Install Grid Engine Execd on the VM

Install the Grid Engine Execd on the virtual machine and configure the VM per your site's environment.

Use SSH to connect to the virtual machine. For more information see Connect to your VM on Linux.

A startup script is provided during the creation of the cloud environment. This script (cloud-init script) is executed after a cloud node is deployed and is used to set up the system environment so that nodes deployed in the cloud can communicate with the workload manager. A service specifically designed for cloud instance initialization is cloud-init and is utilized by NavOps when booting cloud nodes, therefore it must be installed on the VM. For more information about installing cloud-init, refer to the Cloudinit Documentation.

The PBS Professional installer package will need to be copied to the virtual machine. Use SCP to copy the tarball file to the virtual machine. For more information, see Move files to and from a Linux VM using SCP.

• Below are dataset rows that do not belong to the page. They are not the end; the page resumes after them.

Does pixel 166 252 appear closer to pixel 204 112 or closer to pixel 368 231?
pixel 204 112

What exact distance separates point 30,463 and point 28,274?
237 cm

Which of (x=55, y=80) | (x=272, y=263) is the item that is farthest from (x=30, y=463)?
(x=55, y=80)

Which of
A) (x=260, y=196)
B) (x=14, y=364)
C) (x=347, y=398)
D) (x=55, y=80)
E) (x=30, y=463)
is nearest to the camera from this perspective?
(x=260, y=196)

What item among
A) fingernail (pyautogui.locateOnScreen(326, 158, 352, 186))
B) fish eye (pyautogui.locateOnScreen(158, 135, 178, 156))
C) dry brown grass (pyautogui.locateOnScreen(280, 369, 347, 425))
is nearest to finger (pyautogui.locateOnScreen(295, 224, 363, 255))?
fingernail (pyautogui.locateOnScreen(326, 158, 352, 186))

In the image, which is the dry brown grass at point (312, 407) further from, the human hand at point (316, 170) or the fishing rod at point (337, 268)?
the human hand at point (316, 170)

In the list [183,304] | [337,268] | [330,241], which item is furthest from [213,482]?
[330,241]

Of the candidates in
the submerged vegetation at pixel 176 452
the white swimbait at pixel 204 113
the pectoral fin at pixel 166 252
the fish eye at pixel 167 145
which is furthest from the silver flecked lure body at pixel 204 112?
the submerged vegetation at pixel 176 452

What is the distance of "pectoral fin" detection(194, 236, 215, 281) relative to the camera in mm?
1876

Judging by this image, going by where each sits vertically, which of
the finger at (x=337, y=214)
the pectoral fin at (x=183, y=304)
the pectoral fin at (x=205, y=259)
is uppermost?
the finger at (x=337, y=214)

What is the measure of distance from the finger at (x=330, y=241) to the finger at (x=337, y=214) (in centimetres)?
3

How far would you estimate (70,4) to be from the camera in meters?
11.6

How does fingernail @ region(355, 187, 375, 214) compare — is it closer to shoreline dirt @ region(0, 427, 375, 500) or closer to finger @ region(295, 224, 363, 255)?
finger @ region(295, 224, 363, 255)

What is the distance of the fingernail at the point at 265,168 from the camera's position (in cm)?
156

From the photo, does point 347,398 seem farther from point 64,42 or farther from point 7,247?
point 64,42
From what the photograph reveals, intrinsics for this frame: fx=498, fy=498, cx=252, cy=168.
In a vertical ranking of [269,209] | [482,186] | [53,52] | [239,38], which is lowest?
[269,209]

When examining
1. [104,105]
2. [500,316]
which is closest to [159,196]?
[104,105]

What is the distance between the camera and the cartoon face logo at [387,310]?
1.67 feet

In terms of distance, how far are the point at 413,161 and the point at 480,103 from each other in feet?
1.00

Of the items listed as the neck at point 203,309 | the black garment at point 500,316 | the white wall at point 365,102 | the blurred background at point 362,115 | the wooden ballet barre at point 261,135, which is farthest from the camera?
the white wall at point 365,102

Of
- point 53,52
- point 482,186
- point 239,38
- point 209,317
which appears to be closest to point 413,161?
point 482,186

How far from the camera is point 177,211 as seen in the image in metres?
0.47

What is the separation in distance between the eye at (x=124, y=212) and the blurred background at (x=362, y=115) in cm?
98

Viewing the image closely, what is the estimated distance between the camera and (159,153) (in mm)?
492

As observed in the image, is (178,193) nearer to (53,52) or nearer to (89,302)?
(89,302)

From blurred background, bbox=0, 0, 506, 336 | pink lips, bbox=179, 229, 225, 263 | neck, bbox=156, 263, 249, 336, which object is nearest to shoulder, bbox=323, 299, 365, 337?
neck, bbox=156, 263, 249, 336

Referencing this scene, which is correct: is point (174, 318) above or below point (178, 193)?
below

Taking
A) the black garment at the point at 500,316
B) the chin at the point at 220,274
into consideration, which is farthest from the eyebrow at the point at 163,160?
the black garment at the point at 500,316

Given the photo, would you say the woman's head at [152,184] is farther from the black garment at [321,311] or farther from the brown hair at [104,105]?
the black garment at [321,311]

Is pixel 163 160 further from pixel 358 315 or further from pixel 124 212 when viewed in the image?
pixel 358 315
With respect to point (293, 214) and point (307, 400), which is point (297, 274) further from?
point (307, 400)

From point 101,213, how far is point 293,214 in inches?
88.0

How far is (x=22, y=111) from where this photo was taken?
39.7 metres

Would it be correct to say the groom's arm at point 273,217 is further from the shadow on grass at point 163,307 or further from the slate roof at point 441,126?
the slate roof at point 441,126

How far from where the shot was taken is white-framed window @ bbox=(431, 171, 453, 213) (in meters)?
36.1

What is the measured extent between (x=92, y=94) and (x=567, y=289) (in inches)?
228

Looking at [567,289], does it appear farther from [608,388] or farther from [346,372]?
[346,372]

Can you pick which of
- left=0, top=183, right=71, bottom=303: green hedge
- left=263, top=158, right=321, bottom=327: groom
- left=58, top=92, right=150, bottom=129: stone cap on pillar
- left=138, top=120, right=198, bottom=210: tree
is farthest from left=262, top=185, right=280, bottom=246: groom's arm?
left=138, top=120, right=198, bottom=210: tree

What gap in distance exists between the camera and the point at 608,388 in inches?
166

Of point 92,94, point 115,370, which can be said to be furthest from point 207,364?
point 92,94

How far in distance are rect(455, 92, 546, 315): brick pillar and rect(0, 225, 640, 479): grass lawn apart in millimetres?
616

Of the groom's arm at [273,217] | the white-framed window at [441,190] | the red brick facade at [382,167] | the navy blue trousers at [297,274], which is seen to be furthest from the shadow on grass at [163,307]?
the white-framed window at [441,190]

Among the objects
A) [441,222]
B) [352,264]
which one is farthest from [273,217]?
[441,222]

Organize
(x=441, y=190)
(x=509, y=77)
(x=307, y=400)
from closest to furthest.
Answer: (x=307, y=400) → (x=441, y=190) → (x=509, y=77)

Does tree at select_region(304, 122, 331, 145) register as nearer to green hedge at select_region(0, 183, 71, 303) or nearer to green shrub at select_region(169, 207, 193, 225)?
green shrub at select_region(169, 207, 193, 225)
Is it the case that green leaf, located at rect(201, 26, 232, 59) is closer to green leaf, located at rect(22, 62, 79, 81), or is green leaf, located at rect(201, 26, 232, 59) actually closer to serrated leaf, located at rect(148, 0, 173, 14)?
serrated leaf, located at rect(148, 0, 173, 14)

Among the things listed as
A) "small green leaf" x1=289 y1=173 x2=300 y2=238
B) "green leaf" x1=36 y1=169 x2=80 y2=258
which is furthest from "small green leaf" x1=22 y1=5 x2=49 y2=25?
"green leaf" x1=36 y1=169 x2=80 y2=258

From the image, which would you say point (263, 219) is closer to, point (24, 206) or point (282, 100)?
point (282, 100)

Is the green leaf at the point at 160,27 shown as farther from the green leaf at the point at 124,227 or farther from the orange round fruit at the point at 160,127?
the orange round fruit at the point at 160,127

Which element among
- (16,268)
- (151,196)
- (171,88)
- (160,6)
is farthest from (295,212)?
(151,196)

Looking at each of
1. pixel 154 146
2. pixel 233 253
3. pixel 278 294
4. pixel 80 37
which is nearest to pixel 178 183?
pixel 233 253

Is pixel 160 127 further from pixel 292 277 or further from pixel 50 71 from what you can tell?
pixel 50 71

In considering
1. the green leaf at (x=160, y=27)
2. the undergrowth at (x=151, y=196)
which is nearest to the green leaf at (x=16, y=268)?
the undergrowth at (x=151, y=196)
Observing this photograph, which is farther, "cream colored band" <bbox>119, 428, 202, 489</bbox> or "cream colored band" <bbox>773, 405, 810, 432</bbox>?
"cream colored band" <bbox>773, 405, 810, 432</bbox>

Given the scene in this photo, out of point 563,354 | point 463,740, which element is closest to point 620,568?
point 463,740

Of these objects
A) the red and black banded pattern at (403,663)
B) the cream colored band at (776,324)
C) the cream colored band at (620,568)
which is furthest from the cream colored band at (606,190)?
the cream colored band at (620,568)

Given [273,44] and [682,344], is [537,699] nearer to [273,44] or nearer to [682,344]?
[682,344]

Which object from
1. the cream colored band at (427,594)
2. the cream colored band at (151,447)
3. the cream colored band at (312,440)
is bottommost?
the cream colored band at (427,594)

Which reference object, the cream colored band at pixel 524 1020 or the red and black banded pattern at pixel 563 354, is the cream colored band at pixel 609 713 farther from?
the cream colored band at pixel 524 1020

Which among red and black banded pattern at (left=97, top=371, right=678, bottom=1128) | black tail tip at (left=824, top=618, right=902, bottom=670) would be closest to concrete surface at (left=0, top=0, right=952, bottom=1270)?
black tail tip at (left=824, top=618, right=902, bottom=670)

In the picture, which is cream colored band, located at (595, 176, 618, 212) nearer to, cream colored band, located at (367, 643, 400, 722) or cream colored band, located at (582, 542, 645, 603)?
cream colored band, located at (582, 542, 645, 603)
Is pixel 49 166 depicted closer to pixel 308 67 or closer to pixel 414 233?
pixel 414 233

  1. SSH into the virtual machine using the public IP address of the VM:
    ssh IPV4PublicIP
    where IPV4PublicIP is the public IP address of the virtual machine.
    Figure 1. Bursting Virtual Machine

    Bursting Virtual Machine
  2. Enter the command:
    sudo -i
  3. Upload your installers to the VM.
  4. Update the Operating system (For example, yum update).
  5. Ensure SELinux is in permissive or disabled mode. Edit /etc/selinux/config, to set without reboot setenforce 0
  6. Install firewalld and open it on internal network:
    yum -y install firewalld
    systemctl enable firewalld
    systemctl start firewalld
    firewall-cmd --zone=trusted --permanent --add-source=10.0.0.0/16
    firewall-cmd --reload
    Note: Adjust the subnet per your network configuration, our subnet has 10.0.0.0/16 available
  7. Create key users with the same IDs as user on headnode. This must match as default AGE project will be NFS mounted. Add AGE Admin user to instance, we chose agedata as this user on our AGE Master:
    groupadd agedata -g 1002
    useradd agedata -u 900 -g 1002 -m
  8. Add users to the system or connect to auth:
    groupadd centos -g 1001
    useradd centos -u 1001 -g 1001 -m
  9. Mount AGE (${SGE_ROOT}/${SGE_CELL}) on to compute instance. In this case we also mounted /home for ease of SSH key management, this is only scaleable to approx 50 to 400 nodes depending on NFS tuning.
    create ${SGE_ROOT}/${SGE_CELL}
    chown -R agedata:agedata ${SGE_ROOT}
    
  10. Update /etc/fstab:
    ip-10-0-0-70:/home /home nfs defaults 0 0
    ip-10-0-0-70:/age/default /age/default nfs defaults 0 0
    For example,
     <AGE-Master>:/${SGE_ROOT}/${SGE_CELL} 
    /${SGE_ROOT}/${SGE_CELL} nfs defaults 0 0
  11. Mount with:mount -a
  12. Validate with: df
    root@ip-10-0-0-197 age]# df
    
    Filesystem 1K-blocks Used Available Use% Mounted on
    …
    ip-10-0-0-70:/home 209702912 31398912 178304000 15% /home
    ip-10-0-0-70:/age/default 209702912 31398912 178304000 15% /age/default
    Note: On Server export these as:
    /home *(rw,no_root_squash,sync,no_subtree_check)
    /age/default *(rw,no_root_squash,sync,no_subtree_check)
    e.g. /${SGE_ROOT}/${SGE_CELL} *(rw,no_root_squash,sync,no_subtree_check)
  13. Copy common and platform specific Grid Enginer installers to /${SGE_ROOT} which, in this instance, is: cd /age
  14. Using the Grid Engine Installation Guide, install and configure the system. The scaling process uses a lot of data from the server, this make it easier to run the cloud-init and create the environment.
  15. Configure the VM for your site's environment such as mounting file systems, connecting it to the authentication service, installing any applications, etc.
  16. Check if cloud-init is installed. For example:
    yum list installed | grep cloud
  17. If cloud-init is not present, install it. For example:
    yum install cloud-init
  18. Submit a job and test to ensure it is working as expected.
  19. Test scaling with a cloud-init using SGE_ROOT/SGE_CELL. Here's an example cloud-init.
    #!/bin/bash
    NAVOPS_HOST="<NavOps-Host-IP" <<DYNAMIC_VALUE>>
    SGE_ROOT="/age" <<DYNAMIC_VALUE>>
    SGE_CELL="default" <<DYNAMIC_VALUE>>
    curl --insecure https://${NAVOPS_HOST}/resources/agent/navops-agent.age-exec.linux_amd64.tgz | sudo tar xzf - -C /opt
    /opt/navops/bin/agent-setup.sh --non-interactive
    systemctl enable /opt/navops/etc/systemd/navops-agent.service
    /usr/bin/sed -i "s#sge_root:.*#sge_root: ${SGE_ROOT}#" /opt/navops/etc/meta.yaml
    /usr/bin/sed -i "s#^spool_dir:.*#spool_dir: ${SGE_ROOT}/${SGE_CELL}/spool/$(hostname | awk -F. '{print $1}')/active_jobs#" /opt/navops/etc/meta.yaml
    systemctl start navops-agent